# My loco weathering attempt



## Theamazingswal (Dec 14, 2017)

I tried my hand at weathering about 7 years ago. I thought I'd be a little different though. I know the guy shouldn't be welding near the fueling pad but in real life where I got the idea from there was an engine house over the pit. He would have been welding inside. 









George


----------



## Gramps (Feb 28, 2016)

Fantastic job on the Geep! :appl:


----------



## Magic (Jan 28, 2014)

That's a very nice looking loco in a very nice looking scene.
Well done.

Magic


----------



## time warp (Apr 28, 2016)

Impressive. Great detail and use of color.


----------



## Theamazingswal (Dec 14, 2017)

Thanks Gramps, Time Wrap and Magic. Forty years ago I use to be the day hostler in Brewster, NY. When a engine came in the first thing they did was open all doors and check the oil, engine coolant etc.


----------



## Fire21 (Mar 9, 2014)

Theamazingswal said:


> I know the guy shouldn't be welding near the fueling pad...
> 
> George


No worries, right?

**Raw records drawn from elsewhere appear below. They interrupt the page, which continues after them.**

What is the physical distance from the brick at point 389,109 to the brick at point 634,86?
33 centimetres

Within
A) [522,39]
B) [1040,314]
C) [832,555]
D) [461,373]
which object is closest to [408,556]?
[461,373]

After all, it's only diesel fuel...that stuff never ignites or explodes...right? :laugh:

Excellent scene, George, very well done. The weathering is awesome.


----------



## Spence (Oct 15, 2015)

Very nice. :thumbsup: Not to over done.


----------



## mopac (Feb 24, 2011)

Very nice scene. Great detail. Loco looks right. Thanks for showing. Good job.


----------